Compressive strength is the ability of a material to withstand a load when a force pushes it together when in compression. Ultimate strength is determined by the load applied when the fiber breaks or permanently deforms. The compressive strength usually takes the form of an epoxy resin matrix in laminated form. In terms of compression, Kevlar is much weaker than carbon fiber sandwich foam or fiberglass. Importantly, Kevlar is more likely to rupture when struck sideways, causing compressive strain in the fibers.
This is not to say that Kevlar should not be used, but to design a layer structure with enough covering structure, the needs that may be seen. Toughness is the ability of a material to resist cracking or absorb energy under stress. While strength and toughness are often related, strength is a measure of the highest stress a fiber can withstand, while toughness is a measure of how much stress a material can withstand before it deforms.
It is also the stress, area under the strain curve measured from the beginning of the test to the point of failure, it is common for fibers with weaker strengths to still exhibit "tougher" properties. Toughness can characterize the tendency of a material to resist fatigue and wear. Kevlar is the lightest fabric widely used in composites, and its toughness also exceeds that of fiberglass and carbon fiber.

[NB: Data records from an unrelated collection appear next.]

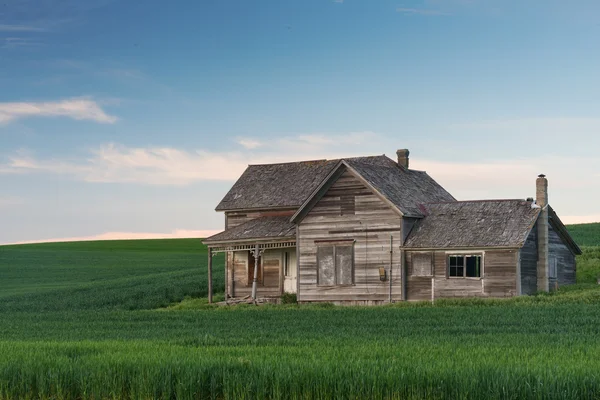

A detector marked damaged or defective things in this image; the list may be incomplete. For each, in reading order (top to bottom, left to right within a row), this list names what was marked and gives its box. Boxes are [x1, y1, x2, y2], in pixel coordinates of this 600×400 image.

broken window [316, 242, 354, 286]
broken window [412, 253, 432, 276]
broken window [448, 256, 480, 278]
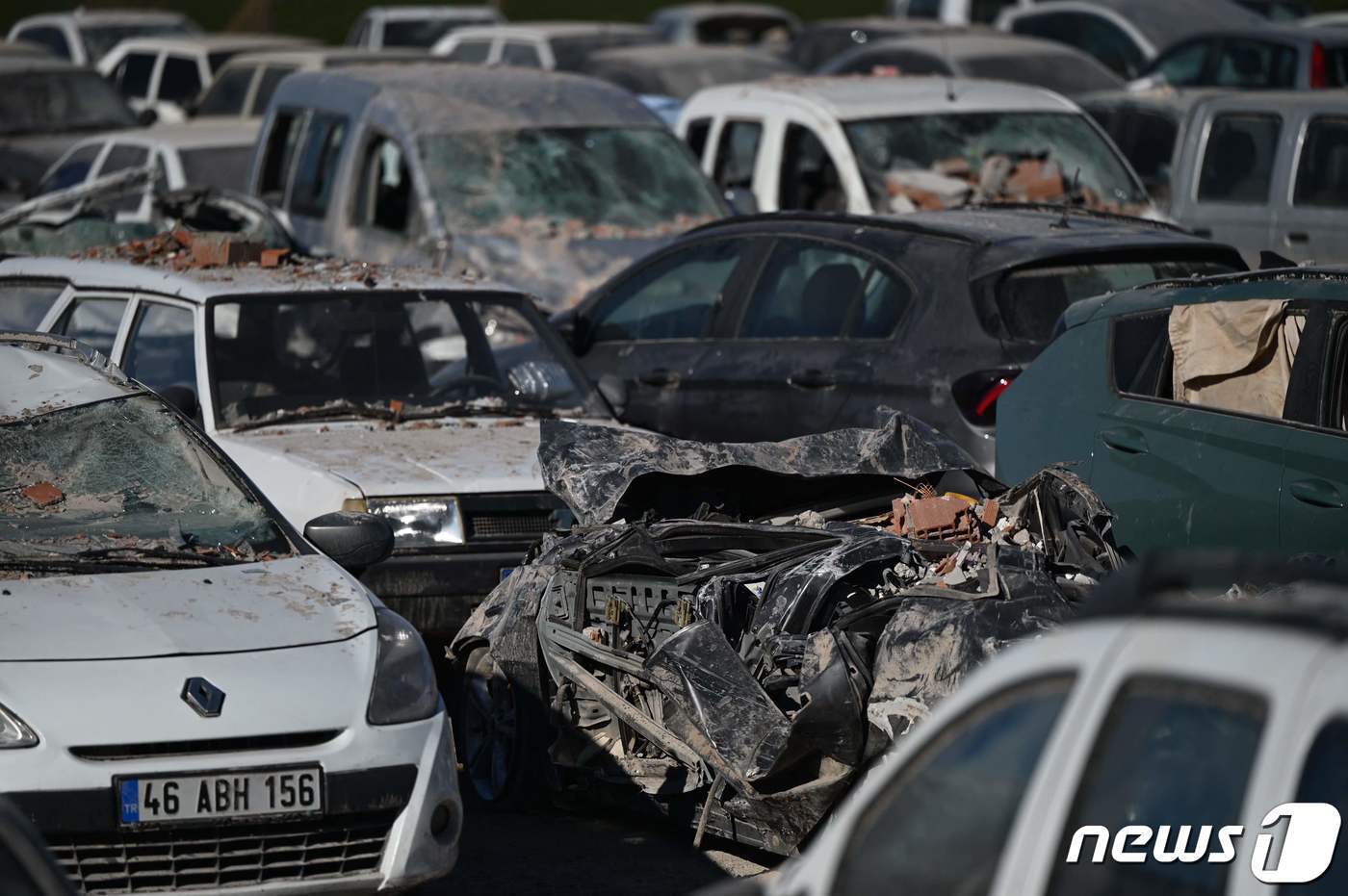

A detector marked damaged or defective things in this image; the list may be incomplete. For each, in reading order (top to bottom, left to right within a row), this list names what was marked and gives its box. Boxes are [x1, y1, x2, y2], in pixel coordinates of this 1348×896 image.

shattered windshield [0, 70, 135, 136]
shattered windshield [420, 128, 728, 237]
shattered windshield [846, 111, 1143, 213]
shattered windshield [210, 287, 590, 425]
broken brick [21, 479, 63, 506]
shattered windshield [0, 393, 292, 566]
crushed car wreck [450, 412, 1116, 851]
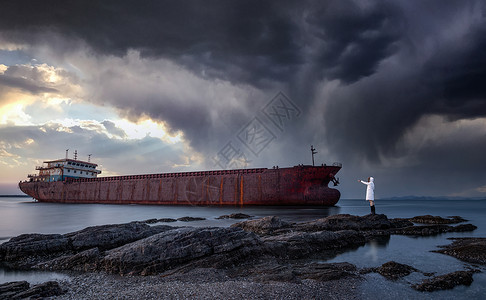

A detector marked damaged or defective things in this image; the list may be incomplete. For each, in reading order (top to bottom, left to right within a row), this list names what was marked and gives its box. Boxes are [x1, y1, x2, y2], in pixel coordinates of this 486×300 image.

large rusty cargo ship [19, 155, 342, 206]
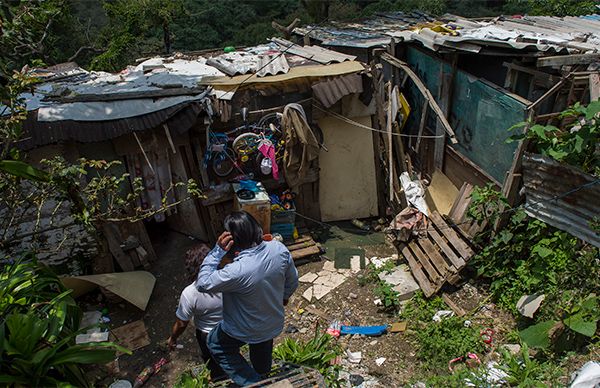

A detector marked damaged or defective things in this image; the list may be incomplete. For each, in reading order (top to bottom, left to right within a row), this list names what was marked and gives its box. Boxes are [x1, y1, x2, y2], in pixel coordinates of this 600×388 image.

rusty metal sheet [520, 153, 600, 247]
broken plank [400, 246, 434, 298]
broken plank [406, 242, 442, 284]
broken plank [418, 236, 450, 276]
broken plank [426, 227, 464, 270]
broken plank [432, 212, 474, 260]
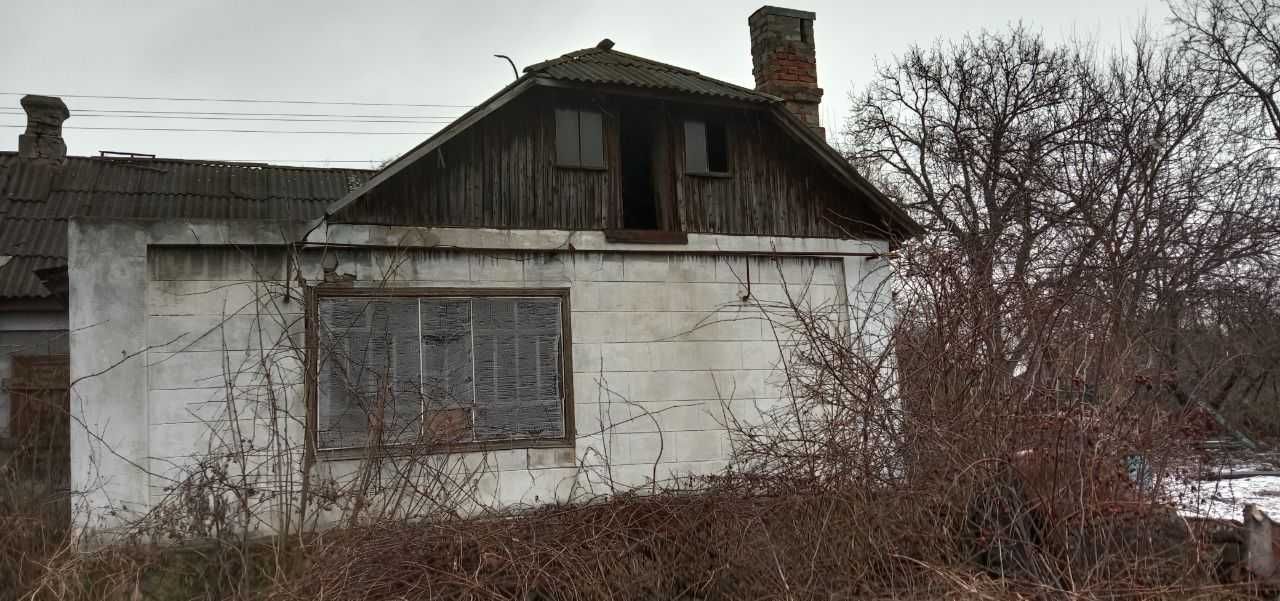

For this reason, Kevlar is heavily used in vibration damping applications and offers better impact resistance than carbon fiber or FG. This toughness also helps with Kevlar, as it is more resistant to fatigue under repeated loading. Rigidity/stiffness/stiffness are all characterized by the ability of a material to not deform under load. It determines whether certain components will stretch or move under load, where tight tolerances on load-bearing structures can be an issue in design critical areas.
If parts are required to maintain tight dimensional tolerances under load, carbon fiber is the answer. While carbon fiber has the highest modulus of the three fiber types, carbon fiber composites maintain tighter dimensional tolerances even when loaded near their ultimate strength. Although each fiber is classified as a high modulus material, each fiber behaves differently when loaded near its ultimate strength and throughout the loading cycle. While carbon fiber can only provide about 2%, Kevlar 29 and glass fiber provide almost twice the tensile load as carbon fiber.